Listed 28BHS- 4930, 29BHS-5150.

And they are way low.....so be prepared for closer to 6000 lbs.

Steve

PS- We looked at Zingers also, but when the dealer didn't recommed pulling that length with a 1/2 ton







, I knew they were too heavy!!!


----------



## ee4308 (Aug 23, 2005)

ChiroDoc63,

Welcome to the site. I will leave the weight/length/TV questions for some of our pros on here, but I know you will be happy with an Outback that your TV can handle. sunny


----------



## wolfwood (Sep 19, 2005)

ee4308 said:


> Welcome to the site. I will leave the weight/length/TV questions for some of our pros on here, but I know you will be happy with an Outback that your TV can handle. sunny
> [snapback]63055[/snapback]​


yeah - what ee4308 said - - - lots of pros on that subject here.

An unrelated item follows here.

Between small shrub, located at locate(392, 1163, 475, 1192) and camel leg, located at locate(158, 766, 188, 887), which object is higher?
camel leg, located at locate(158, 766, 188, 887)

Welcome to our e-campground !! action


----------



## Jose Fernandez (Jun 22, 2004)

Chirodoc63,

I practically have the same truck as you, only in the Crew Cab. The max tow on the Crew Cab is 7900lb. I pull the Outback 21rs. The truck does fine, but really whistle's on long inclines...Not sure where you live- nor the size of your family, but I would not pull anything heavier than 6000lb (25rss or 26rs) (MHO) with my current set up. Many on this forum do, but my hat's off to them...

As to your question "are we happy with the Outback." I/we love it. Many, many here will say the same. It has brought us many hours of enjoyment and fun filled family times.

Jose


----------



## Ghosty (Jan 17, 2005)

Just so you know -- and its an old marketing trick -- but the UAW is virtually the frame, tralier, and shell -- does not include much anything else -- my 23RS weighed in at the truck stop -- almost empty about 1000 over the UAW -- the UAW does not take into account -- propane, batteries, any applaince or anything else...

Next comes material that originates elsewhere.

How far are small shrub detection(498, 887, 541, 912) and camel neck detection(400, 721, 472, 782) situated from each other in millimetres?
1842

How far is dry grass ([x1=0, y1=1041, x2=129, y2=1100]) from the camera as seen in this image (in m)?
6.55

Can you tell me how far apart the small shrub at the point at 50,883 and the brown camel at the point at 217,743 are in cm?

OUTBACK says that my UAW weight should be 4360 -- it weighed something like 5185 "empty" the first time I weighed it and after i loaded the "stuff' and had it weighed at the truck stop I know that I was right at 5850 -- but I do bring allot of beer so that added weight









so keep that in mind -- what you call "wiggle" -- the rest of us call about 20% additional









for the rest of your questions -- your truck length is fine -- make sure that you have a good WD and SWAY device and it should tow well.

Also make sure that you have a Prodigy brake controller - think that we have discussed that ad nausem here and most agree that its the only way to go...

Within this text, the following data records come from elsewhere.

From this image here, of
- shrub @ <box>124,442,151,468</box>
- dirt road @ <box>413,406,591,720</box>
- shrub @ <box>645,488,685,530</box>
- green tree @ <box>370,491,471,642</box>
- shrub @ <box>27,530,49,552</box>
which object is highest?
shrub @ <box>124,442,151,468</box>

Personally really like to see 3.73 or higher axle -- that increases your tow capability and raises the rpms which causes the rpms to run a little higher thus a little more liquid running through the transmission cooler...

and hopefully you have a HD transmission cooler and tow package with the Ford ... if not you may want to invest in a trans temp gauge and a HD cooler ... neither one is really expensive and both worth it IMO...


----------



## Fred n Ethel (Aug 30, 2005)

ChiroDoc63,

Welcome to the site. action

I will leave answering the tough to the pros also.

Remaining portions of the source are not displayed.